Satin Beige, Gig Review. Liverpool Loves Festival, Pier Head, Liverpool.

Satin Beige at the Liverpool Loves Festival. Photograph by Ian D. Hall.

Satin Beige at the Liverpool Loves Festival. Photograph by Ian D. Hall.

Liverpool Sound and Vision Rating * * * *

In such a short time Satin Beige has become one of those performers in Liverpool that you look up to with huge respect and the abiding knowledge that all is well in the world. For whilst this woman can sing and play cello with the passion reserved for the angry, the displaced and the brave, then the world will surely keep turning and heeding her words of youthful wisdom.

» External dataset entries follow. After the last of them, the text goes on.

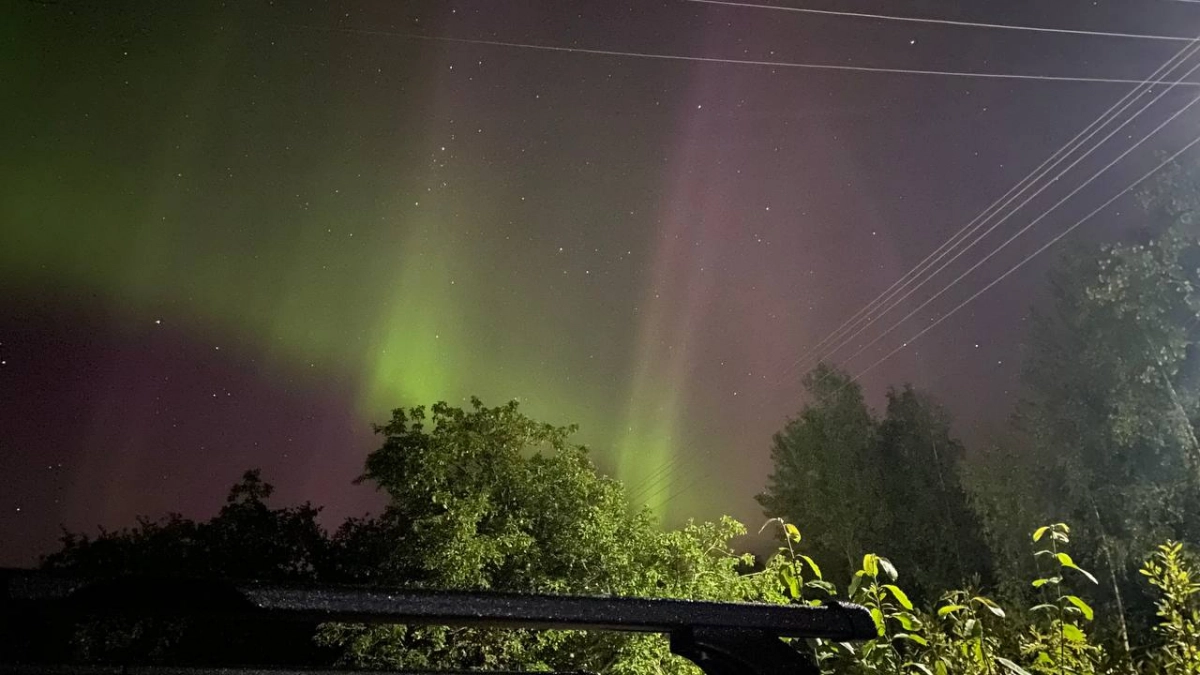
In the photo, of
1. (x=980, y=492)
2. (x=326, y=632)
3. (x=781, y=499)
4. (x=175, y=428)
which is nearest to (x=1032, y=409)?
(x=980, y=492)

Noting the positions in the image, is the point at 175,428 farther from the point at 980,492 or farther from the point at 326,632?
the point at 980,492

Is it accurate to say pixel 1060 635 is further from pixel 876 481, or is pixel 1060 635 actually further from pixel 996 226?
pixel 996 226

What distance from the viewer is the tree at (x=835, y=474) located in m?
31.9

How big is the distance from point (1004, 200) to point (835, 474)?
38.5 feet

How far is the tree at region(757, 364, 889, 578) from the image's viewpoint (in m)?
31.9

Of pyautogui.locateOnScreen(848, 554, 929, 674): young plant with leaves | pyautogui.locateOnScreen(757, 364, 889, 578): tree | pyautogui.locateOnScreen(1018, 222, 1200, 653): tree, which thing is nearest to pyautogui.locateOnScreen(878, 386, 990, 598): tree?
pyautogui.locateOnScreen(757, 364, 889, 578): tree

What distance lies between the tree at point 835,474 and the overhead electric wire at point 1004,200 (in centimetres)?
201

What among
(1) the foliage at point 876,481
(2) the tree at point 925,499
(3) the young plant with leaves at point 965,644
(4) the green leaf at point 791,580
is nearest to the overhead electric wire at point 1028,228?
(1) the foliage at point 876,481

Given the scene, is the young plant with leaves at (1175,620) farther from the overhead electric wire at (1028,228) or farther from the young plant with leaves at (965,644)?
the overhead electric wire at (1028,228)

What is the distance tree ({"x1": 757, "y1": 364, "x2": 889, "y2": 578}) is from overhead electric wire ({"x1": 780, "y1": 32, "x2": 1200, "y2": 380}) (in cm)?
201

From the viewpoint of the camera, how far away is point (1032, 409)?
2220 cm

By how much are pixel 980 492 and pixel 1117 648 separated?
827 inches

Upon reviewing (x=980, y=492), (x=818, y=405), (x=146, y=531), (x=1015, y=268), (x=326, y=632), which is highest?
(x=1015, y=268)

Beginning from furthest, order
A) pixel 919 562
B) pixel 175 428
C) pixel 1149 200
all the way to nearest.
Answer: pixel 175 428
pixel 919 562
pixel 1149 200
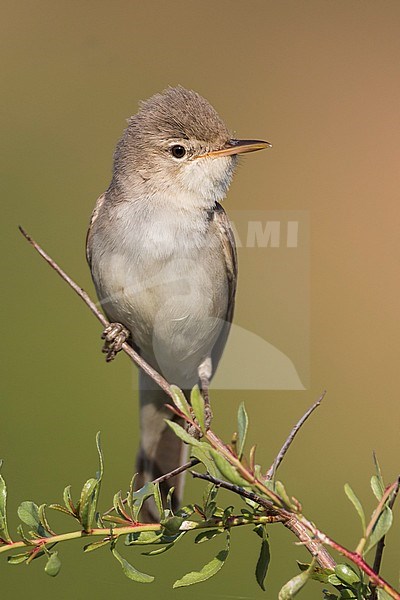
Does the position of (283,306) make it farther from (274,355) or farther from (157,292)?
A: (157,292)

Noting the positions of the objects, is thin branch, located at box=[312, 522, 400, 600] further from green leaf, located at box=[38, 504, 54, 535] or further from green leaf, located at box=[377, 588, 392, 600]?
green leaf, located at box=[38, 504, 54, 535]

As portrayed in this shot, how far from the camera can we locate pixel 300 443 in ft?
3.86

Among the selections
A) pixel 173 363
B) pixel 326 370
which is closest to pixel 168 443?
pixel 173 363

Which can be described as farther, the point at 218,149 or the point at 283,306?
the point at 218,149

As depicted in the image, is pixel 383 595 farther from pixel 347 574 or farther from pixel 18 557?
pixel 18 557

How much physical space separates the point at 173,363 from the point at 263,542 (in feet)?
2.58

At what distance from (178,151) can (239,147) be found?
208 millimetres

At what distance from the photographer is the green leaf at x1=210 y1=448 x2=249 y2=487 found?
0.57 m

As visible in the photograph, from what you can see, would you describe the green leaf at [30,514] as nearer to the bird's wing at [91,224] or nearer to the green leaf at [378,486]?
the green leaf at [378,486]

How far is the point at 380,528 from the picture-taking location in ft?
1.86

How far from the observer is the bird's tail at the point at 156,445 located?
131cm
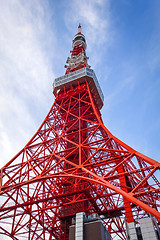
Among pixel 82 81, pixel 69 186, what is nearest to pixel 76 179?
pixel 69 186

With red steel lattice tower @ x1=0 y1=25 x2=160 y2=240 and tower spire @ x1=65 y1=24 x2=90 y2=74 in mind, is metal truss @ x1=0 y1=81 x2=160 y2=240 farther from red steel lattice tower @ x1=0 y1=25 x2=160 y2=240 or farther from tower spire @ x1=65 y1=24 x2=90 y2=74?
tower spire @ x1=65 y1=24 x2=90 y2=74

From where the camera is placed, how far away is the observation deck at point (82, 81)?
2286 cm

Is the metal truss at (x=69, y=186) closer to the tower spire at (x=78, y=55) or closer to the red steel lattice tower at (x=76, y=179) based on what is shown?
the red steel lattice tower at (x=76, y=179)

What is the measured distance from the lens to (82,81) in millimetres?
23109

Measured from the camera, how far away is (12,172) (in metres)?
15.8

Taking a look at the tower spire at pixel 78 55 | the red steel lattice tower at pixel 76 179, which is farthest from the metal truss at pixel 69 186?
the tower spire at pixel 78 55

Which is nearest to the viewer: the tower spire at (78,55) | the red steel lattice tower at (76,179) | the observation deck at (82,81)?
the red steel lattice tower at (76,179)

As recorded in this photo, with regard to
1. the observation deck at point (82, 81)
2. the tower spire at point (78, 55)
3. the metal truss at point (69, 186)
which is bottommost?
the metal truss at point (69, 186)

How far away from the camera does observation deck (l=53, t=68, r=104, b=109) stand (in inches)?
900

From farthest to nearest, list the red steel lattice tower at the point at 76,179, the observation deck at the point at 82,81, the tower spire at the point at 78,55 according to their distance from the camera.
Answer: the tower spire at the point at 78,55, the observation deck at the point at 82,81, the red steel lattice tower at the point at 76,179

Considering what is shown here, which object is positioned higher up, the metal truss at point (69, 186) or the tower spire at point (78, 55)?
the tower spire at point (78, 55)

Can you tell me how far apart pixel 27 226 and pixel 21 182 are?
4060 millimetres

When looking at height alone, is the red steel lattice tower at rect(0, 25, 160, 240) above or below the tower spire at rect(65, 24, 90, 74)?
below

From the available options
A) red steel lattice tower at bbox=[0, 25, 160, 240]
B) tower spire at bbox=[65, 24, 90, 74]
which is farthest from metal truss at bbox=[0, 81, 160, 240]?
tower spire at bbox=[65, 24, 90, 74]
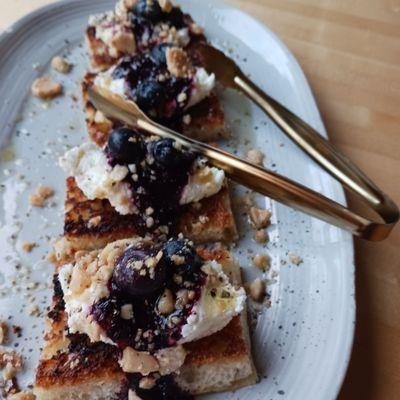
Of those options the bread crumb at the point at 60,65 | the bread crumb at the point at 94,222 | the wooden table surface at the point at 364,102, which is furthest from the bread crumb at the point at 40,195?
the wooden table surface at the point at 364,102

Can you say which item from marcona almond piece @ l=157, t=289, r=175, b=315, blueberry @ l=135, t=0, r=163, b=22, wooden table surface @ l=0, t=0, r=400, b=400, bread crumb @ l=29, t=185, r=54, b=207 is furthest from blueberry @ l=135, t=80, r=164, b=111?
marcona almond piece @ l=157, t=289, r=175, b=315

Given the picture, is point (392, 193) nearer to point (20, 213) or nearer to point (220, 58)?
point (220, 58)

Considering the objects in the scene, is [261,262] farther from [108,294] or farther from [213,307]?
[108,294]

As the afternoon sun started on its slow descent and sending cosmic winds of warmth and life giving substance to the city that straddles the Mersey, Satin Beige took both guitar and cello on a trip round the assembled audience on the Dovedale Social Stage at the Pier Head and showed once more why people have been whispering nothing but good fortune and best wishes about the recently graduated L.I.P.A student.

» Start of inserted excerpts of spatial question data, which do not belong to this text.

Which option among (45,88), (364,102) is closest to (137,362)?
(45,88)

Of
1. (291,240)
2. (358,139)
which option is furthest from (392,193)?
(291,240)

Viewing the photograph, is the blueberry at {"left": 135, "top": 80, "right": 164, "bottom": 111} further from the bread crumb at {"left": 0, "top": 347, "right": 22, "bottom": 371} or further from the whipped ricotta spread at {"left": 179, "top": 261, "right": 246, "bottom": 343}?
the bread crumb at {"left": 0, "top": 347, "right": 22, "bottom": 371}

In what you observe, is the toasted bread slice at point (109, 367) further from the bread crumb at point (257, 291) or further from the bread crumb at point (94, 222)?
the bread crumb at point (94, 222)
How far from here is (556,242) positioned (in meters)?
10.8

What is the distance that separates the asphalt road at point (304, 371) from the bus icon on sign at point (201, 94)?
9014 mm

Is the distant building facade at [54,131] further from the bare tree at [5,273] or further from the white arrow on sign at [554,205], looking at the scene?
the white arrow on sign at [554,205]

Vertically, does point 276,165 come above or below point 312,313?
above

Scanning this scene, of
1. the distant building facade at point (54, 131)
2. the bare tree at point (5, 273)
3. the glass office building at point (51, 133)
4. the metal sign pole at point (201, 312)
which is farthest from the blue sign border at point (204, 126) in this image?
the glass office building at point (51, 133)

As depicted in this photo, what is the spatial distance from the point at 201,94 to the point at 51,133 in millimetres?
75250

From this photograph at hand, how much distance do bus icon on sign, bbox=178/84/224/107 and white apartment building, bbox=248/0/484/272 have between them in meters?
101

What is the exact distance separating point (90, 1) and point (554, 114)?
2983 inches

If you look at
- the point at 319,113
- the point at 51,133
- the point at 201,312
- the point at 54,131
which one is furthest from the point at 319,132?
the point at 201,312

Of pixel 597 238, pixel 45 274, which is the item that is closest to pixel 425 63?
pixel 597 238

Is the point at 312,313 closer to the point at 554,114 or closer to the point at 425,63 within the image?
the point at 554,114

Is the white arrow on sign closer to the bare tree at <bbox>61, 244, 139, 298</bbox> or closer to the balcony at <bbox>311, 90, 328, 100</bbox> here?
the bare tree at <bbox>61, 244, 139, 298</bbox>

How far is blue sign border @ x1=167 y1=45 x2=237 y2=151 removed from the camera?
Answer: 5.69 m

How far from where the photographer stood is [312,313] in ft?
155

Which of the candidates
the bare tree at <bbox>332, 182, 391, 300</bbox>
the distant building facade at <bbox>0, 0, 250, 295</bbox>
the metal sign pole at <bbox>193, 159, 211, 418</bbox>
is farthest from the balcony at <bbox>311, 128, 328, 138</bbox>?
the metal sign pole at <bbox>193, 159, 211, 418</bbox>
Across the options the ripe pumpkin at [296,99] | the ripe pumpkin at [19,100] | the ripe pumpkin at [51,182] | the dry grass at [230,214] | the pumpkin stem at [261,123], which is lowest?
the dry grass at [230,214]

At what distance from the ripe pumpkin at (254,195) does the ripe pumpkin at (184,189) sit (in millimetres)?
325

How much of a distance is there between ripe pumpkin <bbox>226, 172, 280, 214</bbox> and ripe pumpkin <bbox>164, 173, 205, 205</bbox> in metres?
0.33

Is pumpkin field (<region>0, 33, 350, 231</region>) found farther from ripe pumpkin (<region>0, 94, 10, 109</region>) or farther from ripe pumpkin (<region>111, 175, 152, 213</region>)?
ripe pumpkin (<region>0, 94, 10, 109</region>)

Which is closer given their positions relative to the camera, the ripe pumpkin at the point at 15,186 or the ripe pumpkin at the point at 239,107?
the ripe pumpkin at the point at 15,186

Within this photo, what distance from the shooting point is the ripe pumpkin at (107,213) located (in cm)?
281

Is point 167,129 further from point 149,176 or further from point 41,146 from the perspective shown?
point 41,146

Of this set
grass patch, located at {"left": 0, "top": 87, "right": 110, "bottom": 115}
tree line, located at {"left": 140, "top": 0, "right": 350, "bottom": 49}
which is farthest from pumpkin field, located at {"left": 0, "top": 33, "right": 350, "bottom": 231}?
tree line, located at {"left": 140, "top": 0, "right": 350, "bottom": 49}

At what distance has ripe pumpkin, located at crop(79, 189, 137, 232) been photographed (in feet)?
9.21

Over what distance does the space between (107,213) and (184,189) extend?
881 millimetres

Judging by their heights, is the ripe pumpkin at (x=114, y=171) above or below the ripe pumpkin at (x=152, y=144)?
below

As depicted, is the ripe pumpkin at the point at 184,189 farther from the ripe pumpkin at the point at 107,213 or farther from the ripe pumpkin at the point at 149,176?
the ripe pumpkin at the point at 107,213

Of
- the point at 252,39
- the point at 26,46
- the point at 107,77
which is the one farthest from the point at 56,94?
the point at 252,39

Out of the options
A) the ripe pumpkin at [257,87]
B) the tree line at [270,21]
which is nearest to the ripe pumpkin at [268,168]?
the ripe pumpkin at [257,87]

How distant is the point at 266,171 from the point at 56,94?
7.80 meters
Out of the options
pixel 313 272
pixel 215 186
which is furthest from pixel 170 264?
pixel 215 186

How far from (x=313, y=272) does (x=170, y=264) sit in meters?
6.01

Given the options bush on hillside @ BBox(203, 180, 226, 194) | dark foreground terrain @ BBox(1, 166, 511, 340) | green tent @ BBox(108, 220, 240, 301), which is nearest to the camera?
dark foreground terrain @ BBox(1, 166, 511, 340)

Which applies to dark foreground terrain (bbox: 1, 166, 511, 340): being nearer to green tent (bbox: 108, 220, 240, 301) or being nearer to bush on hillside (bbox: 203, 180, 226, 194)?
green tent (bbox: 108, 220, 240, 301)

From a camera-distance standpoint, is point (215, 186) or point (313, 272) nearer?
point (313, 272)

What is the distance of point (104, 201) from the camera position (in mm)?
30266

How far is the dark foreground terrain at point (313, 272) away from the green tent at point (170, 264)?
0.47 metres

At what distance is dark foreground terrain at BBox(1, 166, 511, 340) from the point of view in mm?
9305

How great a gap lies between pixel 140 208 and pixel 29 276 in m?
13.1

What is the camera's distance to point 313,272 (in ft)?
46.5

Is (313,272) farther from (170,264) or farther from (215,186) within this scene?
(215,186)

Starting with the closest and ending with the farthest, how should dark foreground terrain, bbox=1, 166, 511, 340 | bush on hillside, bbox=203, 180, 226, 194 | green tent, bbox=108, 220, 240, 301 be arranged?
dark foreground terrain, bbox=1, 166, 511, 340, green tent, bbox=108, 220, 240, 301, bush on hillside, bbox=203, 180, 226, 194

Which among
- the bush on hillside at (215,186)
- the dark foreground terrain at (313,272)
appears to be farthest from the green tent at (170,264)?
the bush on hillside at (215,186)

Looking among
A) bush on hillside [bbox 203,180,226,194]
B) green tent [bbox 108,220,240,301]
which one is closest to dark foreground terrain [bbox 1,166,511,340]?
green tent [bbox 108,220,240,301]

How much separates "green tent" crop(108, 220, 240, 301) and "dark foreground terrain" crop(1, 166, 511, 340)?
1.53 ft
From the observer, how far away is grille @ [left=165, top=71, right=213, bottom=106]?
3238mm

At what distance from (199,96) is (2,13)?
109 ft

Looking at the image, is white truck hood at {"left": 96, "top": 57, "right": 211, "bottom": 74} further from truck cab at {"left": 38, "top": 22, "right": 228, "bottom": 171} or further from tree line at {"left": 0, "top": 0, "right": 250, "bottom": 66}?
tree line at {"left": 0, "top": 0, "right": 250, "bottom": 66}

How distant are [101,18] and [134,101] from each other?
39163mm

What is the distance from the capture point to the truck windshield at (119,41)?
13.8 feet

For those making the most of the August sunshine and the more than suitable weather, the five songs performed by Satin Beige as she warmed and limbered up the bow and the finger were of exquisite quality and if proof her talent, a graciously given gift that has seen her already take Leaf on Bold Street by storm this year, were needed then these songs, these passages of remarkable insight were more than enough to satisfy the down hearted and the cynically repressed.

The set opener, Social Media Anxiety was more than the perfect start to the afternoon on the Dovedale Social Stage and the lyrical imagery of a society that has become obsessed with the idea of always being in touch, of being contactable for every minute of the long and tiring day, has turned many into the kind of Zombie that George A. Romero would have loved to have envisaged in Day of the Dead. However, it is not the lack of communication that has done this but the very real and profound effect that too much communication and not enough physical interaction has placed upon the world.

With the songs Kije Song, Love Drunk, Addicted and the fantastic Being Me being played to the Liverpool open air audience, this was arguably Satin Beige’s biggest moment yet and it was a moment to behold for all its worth.

Satin Beige continues to impress greatly and with absolute purpose.